Detto questo, pensiamo di poter affrontare direttamente l’argomento del nostro studio, senza più attardarci in queste osservazioni introduttive, le quali hanno soltanto lo scopo di definire nel modo più chiaro possibile lo spirito in cui lo scriviamo, e nel quale ugualmente conviene che sia letto se si vorrà capirne veramente il significato. 


[1] Queste tradizioni furono sempre orali agli inizi; qualche volta, come presso i Celti, esse non furono mai scritte; la loro concordanza prova sia la comunanza di origine, e perciò il ricollegamento a una tradizione primordiale, sia la fedeltà rigorosa della trasmissione orale, la cui conservazione è, in questo caso, una delle funzioni principali dell’autorità spirituale.
[2] Troviamo la medesima indicazione, formulata in modo altrettanto deciso, nella tradizione estremo-orientale, come dimostra questo passo di Lao-tzu: «Gli antichi maestri possedevano la Logica, la Chiaroveggenza e l’Intuizione; questa Forza dell’Anima permaneva incosciente, questa Incoscienza della propria Forza Interiore conferiva la maestà al loro modo di apparire... Chi potrebbe, ai nostri giorni, con la sua chiarezza maestosa, portar luce nelle tenebre interiori? Chi potrebbe, ai nostri giorni, con la sua vita maestosa, rivivificare la morte interiore? Essi portavano la Via (Tao) nella propria anima e furono Individui Autonomi; in quanto tali erano in grado di scorgere le perfezioni delle loro debolezze» (Tao te king, cap. XV, trad. di Alexandre Ular; cfr. Chuang-tzu, cap. VI, che è il commento di questo passo). L’«Incoscienza» di cui qui si tratta si riferisce alla spontaneità di un tale stato, il quale non era allora il risultato di nessuno sforzo; l’espressione «Individui Autonomi» deve essere compresa nel senso del termine sanscrito swêchchhâchârî, «colui che segue la propria volontà», o, secondo un’espressione equivalente, che si incontra nell’esoterismo islamico, «colui che è legge a se stesso».
[3] Cfr. La crisi del mondo moderno, cap. VI; sul principio dell’istituzione delle caste, cfr. Introduzione generale allo studio delle dottrine indù, Milano, Adelphi, 1989, parte III, cap. VI.
[4] La crisi del mondo moderno, cap. I.
[5] Un’indicazione al riguardo si ritrova nella storia di Parâsurâma, il quale, si dice, sgominò gli Ksatriya in rivolta in un’epoca nella quale gli antenati degli Indù abitavano ancora una regione settentrionale.

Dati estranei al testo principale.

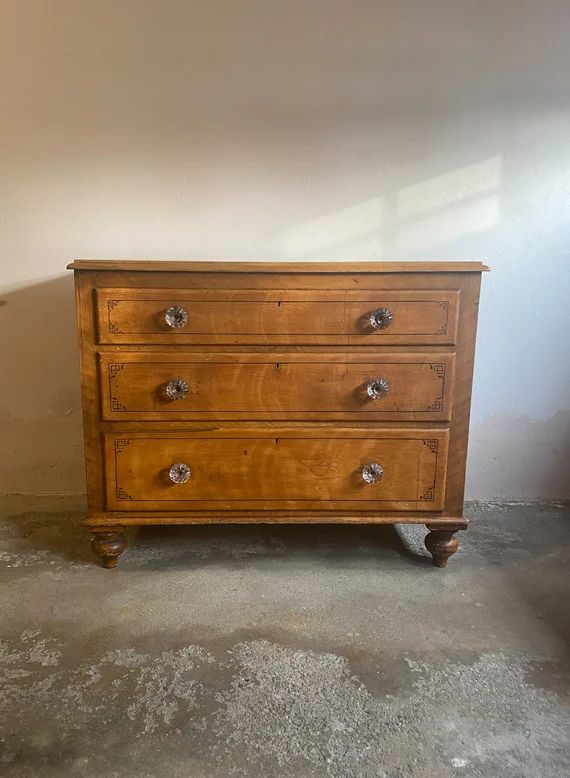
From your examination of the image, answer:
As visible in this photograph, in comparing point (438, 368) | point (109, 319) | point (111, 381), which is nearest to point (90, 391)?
point (111, 381)

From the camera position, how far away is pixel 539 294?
2459 millimetres

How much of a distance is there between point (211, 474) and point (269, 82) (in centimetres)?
158

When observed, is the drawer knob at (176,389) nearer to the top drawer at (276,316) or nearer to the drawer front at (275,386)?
the drawer front at (275,386)

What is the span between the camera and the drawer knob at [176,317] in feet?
5.89

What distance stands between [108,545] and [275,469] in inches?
25.6

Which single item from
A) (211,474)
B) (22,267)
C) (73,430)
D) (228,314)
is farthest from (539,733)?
(22,267)

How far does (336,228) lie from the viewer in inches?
93.9

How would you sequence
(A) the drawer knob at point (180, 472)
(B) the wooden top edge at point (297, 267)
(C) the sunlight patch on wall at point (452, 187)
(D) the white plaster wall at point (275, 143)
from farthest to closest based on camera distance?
(C) the sunlight patch on wall at point (452, 187)
(D) the white plaster wall at point (275, 143)
(A) the drawer knob at point (180, 472)
(B) the wooden top edge at point (297, 267)

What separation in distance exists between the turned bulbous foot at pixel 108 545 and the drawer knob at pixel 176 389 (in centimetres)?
52

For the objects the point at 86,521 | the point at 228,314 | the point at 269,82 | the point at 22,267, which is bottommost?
the point at 86,521

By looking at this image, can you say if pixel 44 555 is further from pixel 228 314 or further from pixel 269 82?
pixel 269 82

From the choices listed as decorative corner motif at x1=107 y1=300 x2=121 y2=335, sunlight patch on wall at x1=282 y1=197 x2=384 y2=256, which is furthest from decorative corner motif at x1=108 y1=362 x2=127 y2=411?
sunlight patch on wall at x1=282 y1=197 x2=384 y2=256

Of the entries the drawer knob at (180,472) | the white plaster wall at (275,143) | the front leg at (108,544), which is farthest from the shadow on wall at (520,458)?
the front leg at (108,544)

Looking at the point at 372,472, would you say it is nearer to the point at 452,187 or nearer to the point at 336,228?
the point at 336,228
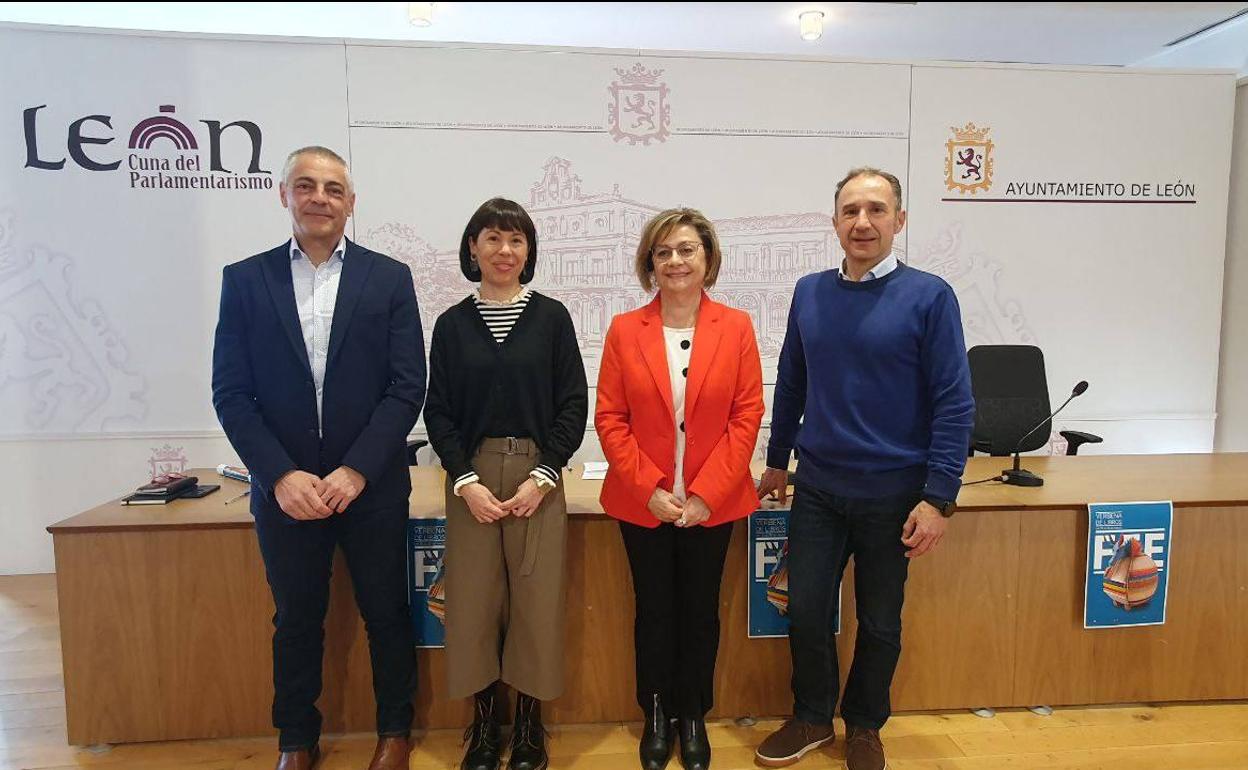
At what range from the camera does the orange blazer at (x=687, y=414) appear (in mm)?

[6] Occorre aggiungere che i due simboli dei cinghiale e dell’orso non compaiono sempre e necessariamente in lotta o in antagonismo; essi possono altresì significare talvolta i due poteri spirituale e temporale, ovvero le due caste dei Druidi e dei Cavalieri, nei loro rapporti normali e armonici: il che si può osservare nella leggenda di Merlino e Artù, i quali sono inoltre, rispettivamente, il cinghiale e l’orso, come sarà da noi chiarito se le circostanze ci daranno agio di sviluppare questo simbolismo in un altro studio.
[7] La crisi del mondo moderno, cap. IV.